▸ **STATED EXERCISE**:
Below are some records; retype all of them exactly.

— Begin MATERIAL PROVIDED —

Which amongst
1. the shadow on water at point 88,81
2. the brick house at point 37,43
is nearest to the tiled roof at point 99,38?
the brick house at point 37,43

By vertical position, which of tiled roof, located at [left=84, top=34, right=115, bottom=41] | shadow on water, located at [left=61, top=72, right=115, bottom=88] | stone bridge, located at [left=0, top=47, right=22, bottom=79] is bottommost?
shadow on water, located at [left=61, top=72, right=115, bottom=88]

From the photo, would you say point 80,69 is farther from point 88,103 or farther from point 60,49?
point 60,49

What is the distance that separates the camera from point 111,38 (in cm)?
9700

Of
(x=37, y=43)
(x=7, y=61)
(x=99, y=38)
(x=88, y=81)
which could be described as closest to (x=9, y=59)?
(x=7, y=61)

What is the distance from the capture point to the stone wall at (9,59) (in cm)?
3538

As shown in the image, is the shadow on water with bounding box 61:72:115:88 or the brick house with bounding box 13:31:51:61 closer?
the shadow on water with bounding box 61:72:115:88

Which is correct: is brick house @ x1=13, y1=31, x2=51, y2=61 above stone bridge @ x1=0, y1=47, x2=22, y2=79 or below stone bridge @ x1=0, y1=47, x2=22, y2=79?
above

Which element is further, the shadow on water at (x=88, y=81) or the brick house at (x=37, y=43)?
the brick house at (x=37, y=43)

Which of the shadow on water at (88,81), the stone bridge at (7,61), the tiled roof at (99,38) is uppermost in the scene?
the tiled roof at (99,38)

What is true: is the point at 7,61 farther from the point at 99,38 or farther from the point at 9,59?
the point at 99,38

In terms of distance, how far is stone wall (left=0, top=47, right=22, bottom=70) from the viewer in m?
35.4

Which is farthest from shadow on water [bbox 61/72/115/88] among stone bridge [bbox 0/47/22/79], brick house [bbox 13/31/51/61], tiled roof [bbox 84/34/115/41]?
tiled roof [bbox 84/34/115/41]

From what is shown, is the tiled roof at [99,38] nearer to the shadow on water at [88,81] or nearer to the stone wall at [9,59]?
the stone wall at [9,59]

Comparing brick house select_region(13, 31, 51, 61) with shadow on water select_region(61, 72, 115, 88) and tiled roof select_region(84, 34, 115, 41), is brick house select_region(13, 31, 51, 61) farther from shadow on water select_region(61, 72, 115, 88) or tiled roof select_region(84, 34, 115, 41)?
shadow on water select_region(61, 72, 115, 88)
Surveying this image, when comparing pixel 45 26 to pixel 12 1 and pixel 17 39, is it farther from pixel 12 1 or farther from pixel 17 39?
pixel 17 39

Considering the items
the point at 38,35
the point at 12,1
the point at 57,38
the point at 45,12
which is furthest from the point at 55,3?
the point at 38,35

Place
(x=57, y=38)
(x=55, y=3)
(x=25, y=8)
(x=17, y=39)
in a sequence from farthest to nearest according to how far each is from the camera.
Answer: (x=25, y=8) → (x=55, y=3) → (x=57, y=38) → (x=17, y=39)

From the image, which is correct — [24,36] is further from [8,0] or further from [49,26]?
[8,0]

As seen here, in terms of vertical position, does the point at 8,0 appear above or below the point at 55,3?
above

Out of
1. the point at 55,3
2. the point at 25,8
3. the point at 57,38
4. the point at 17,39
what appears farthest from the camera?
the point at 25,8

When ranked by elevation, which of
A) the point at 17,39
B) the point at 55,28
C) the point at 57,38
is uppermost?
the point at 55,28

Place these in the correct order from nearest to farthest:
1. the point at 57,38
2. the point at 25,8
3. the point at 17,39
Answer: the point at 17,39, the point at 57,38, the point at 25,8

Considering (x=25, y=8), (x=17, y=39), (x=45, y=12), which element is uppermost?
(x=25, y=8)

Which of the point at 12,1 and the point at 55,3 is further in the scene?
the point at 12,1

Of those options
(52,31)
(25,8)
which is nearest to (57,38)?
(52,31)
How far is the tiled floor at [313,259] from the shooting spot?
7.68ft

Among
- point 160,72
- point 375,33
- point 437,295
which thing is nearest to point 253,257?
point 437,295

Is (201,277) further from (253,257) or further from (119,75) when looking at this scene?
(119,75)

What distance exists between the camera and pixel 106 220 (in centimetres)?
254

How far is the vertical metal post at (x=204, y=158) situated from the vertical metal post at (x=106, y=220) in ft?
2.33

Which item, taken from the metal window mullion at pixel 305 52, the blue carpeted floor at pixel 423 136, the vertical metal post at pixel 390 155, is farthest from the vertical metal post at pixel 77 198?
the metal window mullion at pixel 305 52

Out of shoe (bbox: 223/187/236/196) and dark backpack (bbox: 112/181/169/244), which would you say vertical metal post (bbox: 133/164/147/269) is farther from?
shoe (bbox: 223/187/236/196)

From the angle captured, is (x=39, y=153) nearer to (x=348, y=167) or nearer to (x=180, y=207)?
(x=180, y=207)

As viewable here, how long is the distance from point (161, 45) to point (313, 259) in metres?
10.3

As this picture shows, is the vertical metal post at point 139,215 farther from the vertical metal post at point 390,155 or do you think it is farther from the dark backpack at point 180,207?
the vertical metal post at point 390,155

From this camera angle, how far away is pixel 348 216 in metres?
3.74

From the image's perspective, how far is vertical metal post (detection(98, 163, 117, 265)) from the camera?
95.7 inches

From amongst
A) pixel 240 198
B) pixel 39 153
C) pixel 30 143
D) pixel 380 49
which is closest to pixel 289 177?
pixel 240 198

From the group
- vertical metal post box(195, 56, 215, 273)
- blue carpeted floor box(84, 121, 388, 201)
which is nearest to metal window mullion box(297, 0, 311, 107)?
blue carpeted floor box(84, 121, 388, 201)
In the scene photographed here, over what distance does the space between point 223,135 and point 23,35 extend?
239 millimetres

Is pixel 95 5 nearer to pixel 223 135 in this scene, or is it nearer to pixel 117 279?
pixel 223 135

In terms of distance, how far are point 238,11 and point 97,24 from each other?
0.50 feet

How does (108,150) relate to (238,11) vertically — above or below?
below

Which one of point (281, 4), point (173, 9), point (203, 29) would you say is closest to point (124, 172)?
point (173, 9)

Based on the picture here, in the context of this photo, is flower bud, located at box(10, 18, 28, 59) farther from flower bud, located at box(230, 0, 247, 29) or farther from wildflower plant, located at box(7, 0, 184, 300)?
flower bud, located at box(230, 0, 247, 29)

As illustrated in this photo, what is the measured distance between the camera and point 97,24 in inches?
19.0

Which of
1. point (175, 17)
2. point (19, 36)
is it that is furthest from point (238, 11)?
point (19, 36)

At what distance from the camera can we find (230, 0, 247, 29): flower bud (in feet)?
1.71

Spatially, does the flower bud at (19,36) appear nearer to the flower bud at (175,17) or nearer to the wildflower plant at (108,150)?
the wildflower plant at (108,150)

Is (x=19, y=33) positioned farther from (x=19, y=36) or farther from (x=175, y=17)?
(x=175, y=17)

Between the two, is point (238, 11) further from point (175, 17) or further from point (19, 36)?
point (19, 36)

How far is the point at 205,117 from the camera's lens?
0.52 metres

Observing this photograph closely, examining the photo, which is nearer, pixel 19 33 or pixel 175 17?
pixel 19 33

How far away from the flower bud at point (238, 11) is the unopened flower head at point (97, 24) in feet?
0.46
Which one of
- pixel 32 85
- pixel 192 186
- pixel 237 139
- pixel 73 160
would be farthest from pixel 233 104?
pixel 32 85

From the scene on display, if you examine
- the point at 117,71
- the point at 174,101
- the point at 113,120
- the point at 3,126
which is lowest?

— End MATERIAL PROVIDED —

▸ **RESULT FOR THIS TASK**:
Which amongst
1. the shadow on water at point 88,81
2. the brick house at point 37,43
is nearest to the tiled roof at point 99,38?
the brick house at point 37,43

By vertical position, which of tiled roof, located at [left=84, top=34, right=115, bottom=41] | shadow on water, located at [left=61, top=72, right=115, bottom=88] | stone bridge, located at [left=0, top=47, right=22, bottom=79] is bottommost?
shadow on water, located at [left=61, top=72, right=115, bottom=88]

From the photo, would you say point 80,69 is farther from point 88,103 or farther from point 60,49?
point 60,49

What is the distance that separates the camera from point 111,38 (in cm)?
9700

Of
(x=37, y=43)
(x=7, y=61)
(x=99, y=38)
(x=88, y=81)
which could be described as closest to (x=9, y=59)?
(x=7, y=61)

What is the distance from the capture point to the stone wall at (9,59) (in cm)?
3538

As shown in the image, is the shadow on water with bounding box 61:72:115:88 or the brick house with bounding box 13:31:51:61 closer?
the shadow on water with bounding box 61:72:115:88

Which is correct: is brick house @ x1=13, y1=31, x2=51, y2=61 above stone bridge @ x1=0, y1=47, x2=22, y2=79 or below stone bridge @ x1=0, y1=47, x2=22, y2=79?
above

Which element is further, the shadow on water at (x=88, y=81) or the brick house at (x=37, y=43)?
the brick house at (x=37, y=43)

Which of the shadow on water at (88,81), the stone bridge at (7,61), the tiled roof at (99,38) is uppermost in the scene?
the tiled roof at (99,38)

What is true: is the point at 7,61 farther from the point at 99,38 or farther from the point at 9,59?
the point at 99,38

In terms of distance, how far is stone wall (left=0, top=47, right=22, bottom=70) from the viewer in m?
35.4

Which is farthest from shadow on water [bbox 61/72/115/88] among stone bridge [bbox 0/47/22/79], brick house [bbox 13/31/51/61], tiled roof [bbox 84/34/115/41]?
tiled roof [bbox 84/34/115/41]

From what is shown, is the tiled roof at [99,38] nearer to the shadow on water at [88,81] or nearer to the stone wall at [9,59]?
the stone wall at [9,59]

Comparing brick house select_region(13, 31, 51, 61) with shadow on water select_region(61, 72, 115, 88) and tiled roof select_region(84, 34, 115, 41), is brick house select_region(13, 31, 51, 61) farther from shadow on water select_region(61, 72, 115, 88) or tiled roof select_region(84, 34, 115, 41)?
shadow on water select_region(61, 72, 115, 88)
Surveying this image, when comparing pixel 45 26 to pixel 12 1 and pixel 17 39, is it farther from pixel 12 1 or farther from pixel 17 39?
pixel 17 39

Considering the items
the point at 38,35
the point at 12,1
the point at 57,38
the point at 45,12
which is furthest from the point at 55,3?
the point at 38,35

Place
(x=57, y=38)
(x=55, y=3)
(x=25, y=8)
(x=17, y=39)
in a sequence from farthest to nearest according to how far each is from the camera.
Answer: (x=25, y=8) → (x=55, y=3) → (x=57, y=38) → (x=17, y=39)

From the image, which is correct — [24,36] is further from [8,0] or further from [49,26]?
[8,0]

As seen here, in terms of vertical position, does the point at 8,0 appear above or below the point at 55,3?
above

Out of
1. the point at 55,3
2. the point at 25,8
3. the point at 57,38
4. the point at 17,39
what appears farthest from the camera?
the point at 25,8

When ranked by elevation, which of
A) the point at 17,39
B) the point at 55,28
C) the point at 57,38
is uppermost?
the point at 55,28

Place these in the correct order from nearest to farthest:
1. the point at 57,38
2. the point at 25,8
3. the point at 17,39
Answer: the point at 17,39, the point at 57,38, the point at 25,8

Considering (x=25, y=8), (x=17, y=39), (x=45, y=12), which element is uppermost?
(x=25, y=8)

Which of the point at 12,1 and the point at 55,3 is further in the scene?
the point at 12,1

Of those options
(52,31)
(25,8)
which is nearest to (57,38)?
(52,31)
How far is the tiled floor at [313,259] from the shooting spot?
7.68ft

Among
- point 160,72
- point 375,33
- point 437,295
which thing is nearest to point 253,257?
point 437,295

Is (201,277) further from (253,257) or further from (119,75) when looking at this scene?
(119,75)

What distance exists between the camera and pixel 106 220 (in centimetres)?
254

How far is the vertical metal post at (x=204, y=158) situated from the vertical metal post at (x=106, y=220) in ft?
2.33

Which item, taken from the metal window mullion at pixel 305 52, the blue carpeted floor at pixel 423 136, the vertical metal post at pixel 390 155, is farthest from the vertical metal post at pixel 77 198?
the metal window mullion at pixel 305 52

Out of shoe (bbox: 223/187/236/196) and dark backpack (bbox: 112/181/169/244), which would you say vertical metal post (bbox: 133/164/147/269) is farther from?
shoe (bbox: 223/187/236/196)

From the angle captured, is (x=39, y=153) nearer to (x=348, y=167) or nearer to (x=180, y=207)?
(x=180, y=207)

As viewable here, how long is the distance from point (161, 45) to point (313, 259) in metres?
10.3

As this picture shows, is the vertical metal post at point 139,215 farther from the vertical metal post at point 390,155 or do you think it is farther from the dark backpack at point 180,207?
the vertical metal post at point 390,155

From this camera angle, how far away is pixel 348 216 in metres?
3.74

From the image's perspective, how far is vertical metal post (detection(98, 163, 117, 265)) from the camera?
95.7 inches

From amongst
A) pixel 240 198
B) pixel 39 153
C) pixel 30 143
D) pixel 380 49
which is closest to pixel 289 177?
pixel 240 198

From the group
- vertical metal post box(195, 56, 215, 273)
- blue carpeted floor box(84, 121, 388, 201)
which is nearest to metal window mullion box(297, 0, 311, 107)?
blue carpeted floor box(84, 121, 388, 201)
In the scene photographed here, over what distance does the space between point 223,135 and point 23,35 extend?
239 millimetres

Is pixel 95 5 nearer to pixel 223 135 in this scene, or is it nearer to pixel 117 279?
pixel 223 135

In terms of distance, how far are point 238,11 and point 97,24 from each other?
0.50 feet

How does (108,150) relate to (238,11) vertically — above or below?
below

Which one of point (281, 4), point (173, 9), point (203, 29) would you say is closest to point (124, 172)?
point (173, 9)

Based on the picture here, in the context of this photo, is flower bud, located at box(10, 18, 28, 59) farther from flower bud, located at box(230, 0, 247, 29) or farther from wildflower plant, located at box(7, 0, 184, 300)?
flower bud, located at box(230, 0, 247, 29)

As illustrated in this photo, what is the measured distance between the camera and point 97,24 in inches?
19.0

Which of
1. point (175, 17)
2. point (19, 36)
is it that is furthest from point (238, 11)?
point (19, 36)

At what distance from the camera can we find (230, 0, 247, 29): flower bud (in feet)?
1.71

Spatially, does the flower bud at (19,36) appear nearer to the flower bud at (175,17) or nearer to the wildflower plant at (108,150)?
the wildflower plant at (108,150)

Is (x=19, y=33) positioned farther from (x=19, y=36) or farther from (x=175, y=17)?
(x=175, y=17)

Between the two, is point (238, 11) further from point (175, 17) or further from point (19, 36)?
point (19, 36)

How far is the point at 205,117 from the camera's lens?
0.52 metres

Observing this photograph closely, examining the photo, which is nearer, pixel 19 33 or pixel 175 17?
pixel 19 33

How far away from the flower bud at point (238, 11) is the unopened flower head at point (97, 24) in feet?
0.46
Which one of
- pixel 32 85
- pixel 192 186
- pixel 237 139
- pixel 73 160
would be farthest from pixel 233 104?
pixel 32 85

From the scene on display, if you examine
- the point at 117,71
- the point at 174,101
- the point at 113,120
- the point at 3,126
which is lowest?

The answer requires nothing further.